**WHAT THE EXERCISE ASKS**:
Copy each of the lines below word for word, and omit the pictures from your copy.

+ + + + + + +

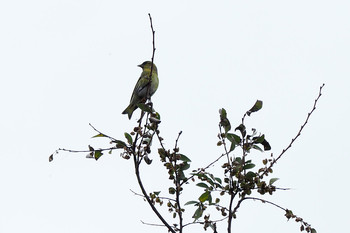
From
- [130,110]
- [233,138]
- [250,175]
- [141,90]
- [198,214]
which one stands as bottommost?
[198,214]

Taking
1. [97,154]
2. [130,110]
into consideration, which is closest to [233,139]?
[97,154]

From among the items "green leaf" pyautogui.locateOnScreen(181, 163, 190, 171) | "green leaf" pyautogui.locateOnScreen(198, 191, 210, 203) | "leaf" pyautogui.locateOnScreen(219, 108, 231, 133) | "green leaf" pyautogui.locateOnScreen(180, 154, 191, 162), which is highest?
"leaf" pyautogui.locateOnScreen(219, 108, 231, 133)

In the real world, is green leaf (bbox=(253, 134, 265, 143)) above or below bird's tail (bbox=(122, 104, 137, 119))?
below

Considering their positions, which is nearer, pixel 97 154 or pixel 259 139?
pixel 259 139

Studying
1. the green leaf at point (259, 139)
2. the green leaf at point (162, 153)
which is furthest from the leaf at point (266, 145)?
the green leaf at point (162, 153)

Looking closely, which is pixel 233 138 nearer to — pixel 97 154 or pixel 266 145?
pixel 266 145

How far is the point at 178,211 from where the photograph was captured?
2.72 m

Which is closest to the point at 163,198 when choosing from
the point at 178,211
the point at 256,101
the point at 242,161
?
the point at 178,211

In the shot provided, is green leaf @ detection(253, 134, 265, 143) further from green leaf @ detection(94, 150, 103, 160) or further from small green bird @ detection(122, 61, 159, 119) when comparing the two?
small green bird @ detection(122, 61, 159, 119)

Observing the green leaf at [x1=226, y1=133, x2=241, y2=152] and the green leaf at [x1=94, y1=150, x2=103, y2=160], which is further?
the green leaf at [x1=94, y1=150, x2=103, y2=160]

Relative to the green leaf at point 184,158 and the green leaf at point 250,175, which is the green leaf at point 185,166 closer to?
the green leaf at point 184,158

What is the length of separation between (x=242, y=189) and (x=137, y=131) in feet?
2.60

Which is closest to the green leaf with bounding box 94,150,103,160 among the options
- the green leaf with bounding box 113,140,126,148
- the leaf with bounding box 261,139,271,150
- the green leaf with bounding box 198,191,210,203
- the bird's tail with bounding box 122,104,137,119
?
the green leaf with bounding box 113,140,126,148

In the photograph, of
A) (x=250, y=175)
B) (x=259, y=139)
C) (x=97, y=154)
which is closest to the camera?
(x=250, y=175)
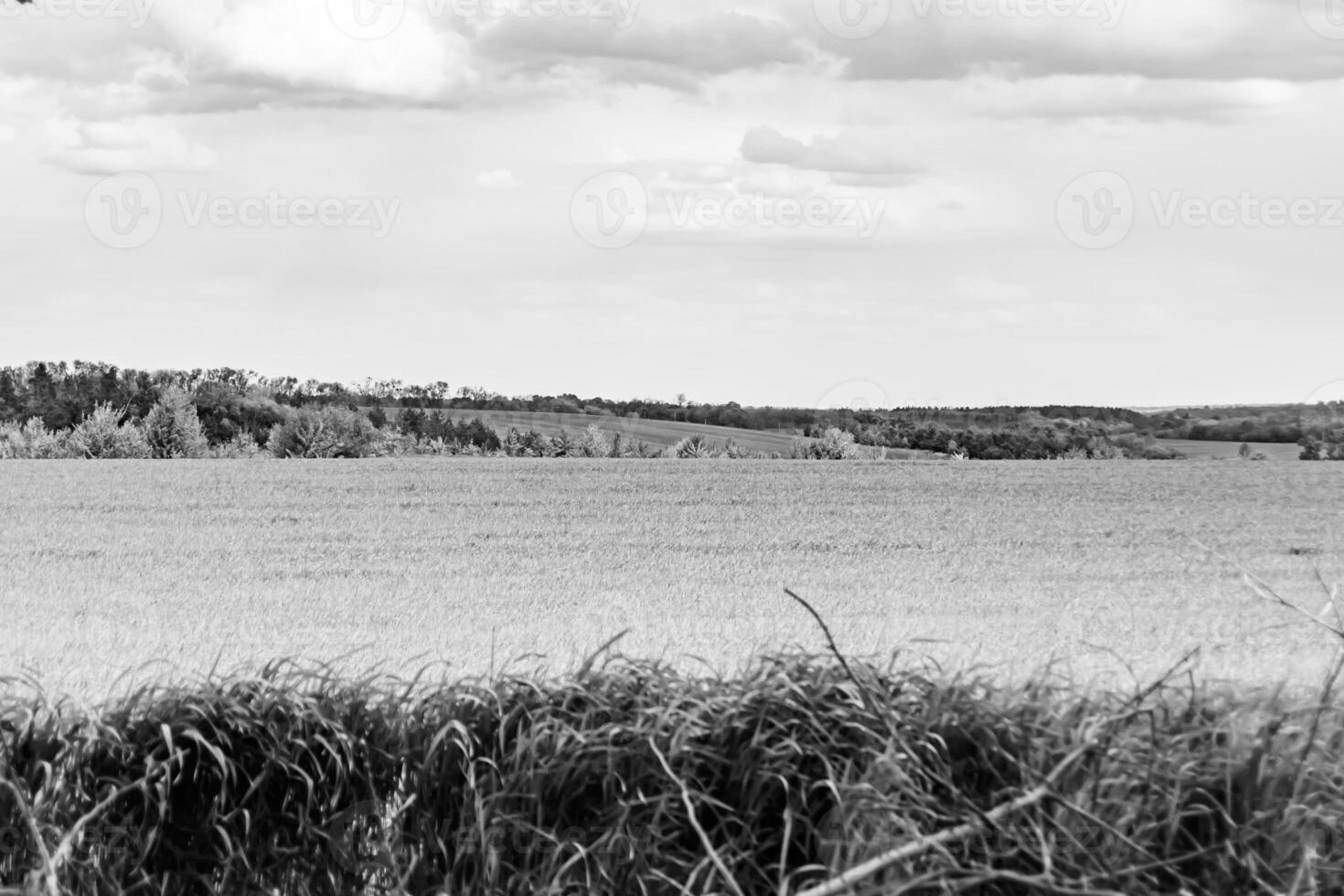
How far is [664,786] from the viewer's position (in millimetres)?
3416

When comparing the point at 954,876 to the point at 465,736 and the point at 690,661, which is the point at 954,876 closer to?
the point at 465,736

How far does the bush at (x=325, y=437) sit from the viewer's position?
34.0 m

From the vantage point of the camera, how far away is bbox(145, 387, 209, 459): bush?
111 feet

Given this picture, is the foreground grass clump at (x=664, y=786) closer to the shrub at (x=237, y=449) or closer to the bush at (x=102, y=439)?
the shrub at (x=237, y=449)

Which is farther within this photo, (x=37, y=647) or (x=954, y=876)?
(x=37, y=647)

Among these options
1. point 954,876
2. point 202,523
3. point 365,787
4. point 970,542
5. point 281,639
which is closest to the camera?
point 954,876

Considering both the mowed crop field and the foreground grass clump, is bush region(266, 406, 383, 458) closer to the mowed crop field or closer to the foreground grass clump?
the mowed crop field

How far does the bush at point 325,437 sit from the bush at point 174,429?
1801 millimetres

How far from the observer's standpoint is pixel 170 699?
387cm

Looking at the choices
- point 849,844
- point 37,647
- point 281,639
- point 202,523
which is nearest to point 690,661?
point 281,639

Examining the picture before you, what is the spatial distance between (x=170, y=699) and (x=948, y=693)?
2.26m

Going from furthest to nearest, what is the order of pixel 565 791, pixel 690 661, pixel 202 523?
Result: pixel 202 523 < pixel 690 661 < pixel 565 791

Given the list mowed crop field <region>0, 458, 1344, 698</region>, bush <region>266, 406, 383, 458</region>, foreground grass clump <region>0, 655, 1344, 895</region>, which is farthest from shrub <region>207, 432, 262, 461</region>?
foreground grass clump <region>0, 655, 1344, 895</region>

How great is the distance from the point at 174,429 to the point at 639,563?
21.1 metres
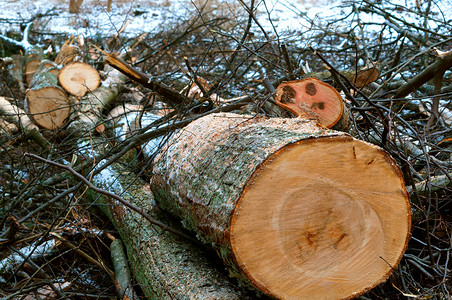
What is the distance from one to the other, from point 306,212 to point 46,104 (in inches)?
155

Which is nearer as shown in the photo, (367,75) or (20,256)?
(20,256)

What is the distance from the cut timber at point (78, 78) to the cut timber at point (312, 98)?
327 cm

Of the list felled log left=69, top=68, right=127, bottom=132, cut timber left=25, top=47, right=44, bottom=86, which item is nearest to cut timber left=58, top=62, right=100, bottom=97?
felled log left=69, top=68, right=127, bottom=132

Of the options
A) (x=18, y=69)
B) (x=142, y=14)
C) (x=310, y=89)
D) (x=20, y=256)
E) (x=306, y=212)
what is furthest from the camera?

+ + + + + + +

**RESPONSE TO THIS EXERCISE**:
From
- [130,110]
- [233,138]
- [250,175]
- [141,90]
- [198,214]
which one stands as bottommost?
[198,214]

Taking
1. [97,154]
2. [130,110]
into consideration, which is closest to [233,139]?
[97,154]

From among the items "green leaf" pyautogui.locateOnScreen(181, 163, 190, 171) | "green leaf" pyautogui.locateOnScreen(198, 191, 210, 203) | "leaf" pyautogui.locateOnScreen(219, 108, 231, 133) | "green leaf" pyautogui.locateOnScreen(180, 154, 191, 162), which is highest?
"leaf" pyautogui.locateOnScreen(219, 108, 231, 133)

In the real world, is green leaf (bbox=(253, 134, 265, 143)) above or below bird's tail (bbox=(122, 104, 137, 119))?
below

Considering their positions, which is nearer, pixel 97 154 or pixel 259 139?
pixel 259 139

Studying
1. the green leaf at point (259, 139)
2. the green leaf at point (162, 153)
which is furthest from the leaf at point (266, 145)?
the green leaf at point (162, 153)

Looking closely, which is pixel 233 138 nearer to — pixel 97 154 or pixel 266 145?
pixel 266 145

How far is the point at 178,211 from where the photograph was captured?
2.72 m

Which is closest to the point at 163,198 when choosing from
the point at 178,211
the point at 256,101
the point at 242,161
?
the point at 178,211

In the shot provided, is green leaf @ detection(253, 134, 265, 143) further from green leaf @ detection(94, 150, 103, 160) or further from small green bird @ detection(122, 61, 159, 119) when comparing the two?
small green bird @ detection(122, 61, 159, 119)

Observing the green leaf at [x1=226, y1=133, x2=241, y2=152] and the green leaf at [x1=94, y1=150, x2=103, y2=160], which is further?
the green leaf at [x1=94, y1=150, x2=103, y2=160]

Relative to the green leaf at point 184,158 and the green leaf at point 250,175, which is the green leaf at point 185,166 closer to?
the green leaf at point 184,158

What is the length of separation between (x=242, y=189) and (x=137, y=131) in feet?
2.60

Which is closest to the green leaf with bounding box 94,150,103,160 among the options
- the green leaf with bounding box 113,140,126,148
- the leaf with bounding box 261,139,271,150
- the green leaf with bounding box 198,191,210,203
- the bird's tail with bounding box 122,104,137,119
?
the green leaf with bounding box 113,140,126,148

In the photograph, of
A) (x=250, y=175)
B) (x=259, y=139)
C) (x=97, y=154)
which is closest to the camera?
(x=250, y=175)
How far is [664,786] from the viewer's position (in millimetres)?
3416

When comparing the point at 954,876 to the point at 465,736 and the point at 690,661, which is the point at 954,876 closer to?
the point at 465,736

How far does the bush at (x=325, y=437) sit from the viewer's position?
34.0 m

From the vantage point of the camera, how far away is bbox(145, 387, 209, 459): bush?
111 feet

Given this picture, is the foreground grass clump at (x=664, y=786) closer to the shrub at (x=237, y=449) or closer to the bush at (x=102, y=439)?
the shrub at (x=237, y=449)

Which is farther within this photo, (x=37, y=647) or (x=954, y=876)?
(x=37, y=647)

Among these options
1. point 954,876
2. point 202,523
3. point 365,787
4. point 970,542
5. point 281,639
which is closest to the camera?
point 954,876

Considering both the mowed crop field and the foreground grass clump, is bush region(266, 406, 383, 458) closer to the mowed crop field or closer to the foreground grass clump?
the mowed crop field

How far does the bush at point 325,437 sit from the bush at point 174,429?
1801 millimetres

How far from the observer's standpoint is pixel 170 699?
387cm

Looking at the choices
- point 849,844
- point 37,647
- point 281,639
- point 202,523
which is nearest to point 690,661?
point 281,639

Examining the picture before you, what is the spatial distance between (x=170, y=699) and (x=948, y=693)?
2.26m

Going from furthest to nearest, what is the order of pixel 565 791, pixel 690 661, pixel 202 523?
Result: pixel 202 523 < pixel 690 661 < pixel 565 791

Given the list mowed crop field <region>0, 458, 1344, 698</region>, bush <region>266, 406, 383, 458</region>, foreground grass clump <region>0, 655, 1344, 895</region>, which is farthest from shrub <region>207, 432, 262, 461</region>?
foreground grass clump <region>0, 655, 1344, 895</region>

How great is the distance from the point at 174,429 to the point at 639,563?
21.1 metres
What is the distance from one to the other, from point 306,212 to point 46,104 (in inches)?
155

Which is nearer as shown in the photo, (367,75) or (20,256)?
(20,256)

What is the distance from the cut timber at point (78, 78) to the cut timber at point (312, 98)?
327 cm

Of the list felled log left=69, top=68, right=127, bottom=132, cut timber left=25, top=47, right=44, bottom=86, which item is nearest to cut timber left=58, top=62, right=100, bottom=97?
felled log left=69, top=68, right=127, bottom=132

Of the options
A) (x=18, y=69)
B) (x=142, y=14)
C) (x=310, y=89)
D) (x=20, y=256)
E) (x=306, y=212)
what is furthest from the camera?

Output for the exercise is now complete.